FIG. 1 is a diagram showing an outline of area division of a progressive multifocal lens according to an embodiment of the present invention.

FIG. 2 is a diagram schematically showing a refractive power distribution on a principal meridian curve of the progressive multifocal lens of the present embodiment.

FIG. 3 is a diagram schematically showing a refractive power distribution on a principal meridian curve of a conventional progressive power multifocal lens focusing on perspective.

FIG. 4 is a diagram for explaining the state of the eye when the progressive multifocal lens is worn, and shows a cross section along a principal meridian curve, that is, a vertical cross section of the lens.

FIG. 5 is an equi-astigmatic difference curve diagram of the progressive multifocal lens of the present embodiment.

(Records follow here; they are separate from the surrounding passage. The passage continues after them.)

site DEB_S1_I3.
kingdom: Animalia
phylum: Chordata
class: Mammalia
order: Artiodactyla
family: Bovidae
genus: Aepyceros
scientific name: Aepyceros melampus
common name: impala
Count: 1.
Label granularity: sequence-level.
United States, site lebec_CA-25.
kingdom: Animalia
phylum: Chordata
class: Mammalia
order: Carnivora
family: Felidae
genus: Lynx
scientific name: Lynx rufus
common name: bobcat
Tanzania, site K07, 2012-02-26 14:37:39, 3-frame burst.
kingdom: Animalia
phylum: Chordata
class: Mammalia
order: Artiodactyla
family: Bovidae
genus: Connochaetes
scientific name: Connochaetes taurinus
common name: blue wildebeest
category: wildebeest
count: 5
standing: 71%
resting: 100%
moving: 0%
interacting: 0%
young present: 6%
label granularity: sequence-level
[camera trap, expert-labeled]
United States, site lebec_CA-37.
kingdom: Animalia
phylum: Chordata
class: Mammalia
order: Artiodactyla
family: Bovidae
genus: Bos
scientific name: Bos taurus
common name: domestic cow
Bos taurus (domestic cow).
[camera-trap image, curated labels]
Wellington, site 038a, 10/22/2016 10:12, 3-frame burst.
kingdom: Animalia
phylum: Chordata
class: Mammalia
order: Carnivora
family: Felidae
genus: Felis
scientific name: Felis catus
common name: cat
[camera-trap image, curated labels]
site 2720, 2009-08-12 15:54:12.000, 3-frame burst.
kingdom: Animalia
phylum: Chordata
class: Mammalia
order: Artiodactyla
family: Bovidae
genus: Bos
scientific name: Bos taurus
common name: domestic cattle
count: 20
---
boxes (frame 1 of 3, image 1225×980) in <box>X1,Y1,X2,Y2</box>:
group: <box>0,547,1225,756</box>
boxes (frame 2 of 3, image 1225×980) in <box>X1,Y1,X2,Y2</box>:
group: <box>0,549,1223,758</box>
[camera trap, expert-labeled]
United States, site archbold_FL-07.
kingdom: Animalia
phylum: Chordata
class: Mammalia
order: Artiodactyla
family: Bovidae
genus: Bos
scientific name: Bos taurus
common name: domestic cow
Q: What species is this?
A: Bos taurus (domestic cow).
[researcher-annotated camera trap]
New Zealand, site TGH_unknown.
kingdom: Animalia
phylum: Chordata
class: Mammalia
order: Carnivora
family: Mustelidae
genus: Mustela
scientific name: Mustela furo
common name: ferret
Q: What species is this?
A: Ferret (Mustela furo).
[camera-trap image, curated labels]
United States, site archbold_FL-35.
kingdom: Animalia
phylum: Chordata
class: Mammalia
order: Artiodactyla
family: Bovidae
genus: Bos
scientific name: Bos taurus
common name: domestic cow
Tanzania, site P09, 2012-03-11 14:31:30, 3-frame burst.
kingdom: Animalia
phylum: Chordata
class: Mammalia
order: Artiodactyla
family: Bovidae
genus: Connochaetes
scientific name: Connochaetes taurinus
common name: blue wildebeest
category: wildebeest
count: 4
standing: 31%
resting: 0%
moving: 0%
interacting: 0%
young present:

FIG. 6 is a view for explaining a horizontal section and a vertical section which are references for designing the progressive multifocal lens of the present invention.

[Explanation of symbols]

 F Specific vision section N Near section P Intermediate section A Specific center B Near center E Near eye point MM 'Main meridian curve Ad Addition T Far point spherical O Eyeball CR Eyeball turning point L Lens OG Geometric center

Claims (2)

[Claims] 1. A near vision correction area having a surface refractive power corresponding to a foreground substantially apart from a near view along a principal meridian curve dividing a lens refractive surface into a nose side area and an ear side area. A specific viewing distance correction region having a surface refractive power corresponding to the specific distance, and a progressive region that continuously connects the surface refractive power of both regions between the near vision correction region and the specific viewing distance correction region. The center of the near vision correction area is spaced apart from the near eye point by 2 mm to 8 mm along the main meridian curve, and the refractive power at the near eye point is K _E , the refractive power at the center of a particular viewing distance correction area and K _a, when the refractive power at the center of the near vision correction region and a _{K B, 0.6 <(K E} -K a) / (K B -K _a) <progressive multifocal Les characterized by satisfying the condition of 0.9 (1) 'S. Wherein the maximum width of the clear vision area in the specific viewing distance correction area and W _F (mm), the maximum width of the clear vision area in the near vision correction region and W _N (mm), the specific viewing the refractive power at the center of the distance correction area and K _a (diopter), and the refractive power at the center of the near vision correction region and the K _{B (diopter), W F ≧ 50 / (} K B -K a _{) (2) W N ≧ 50} / (K B -K a) (3) progressive multifocal lens according to claim 1, characterized by satisfying the condition.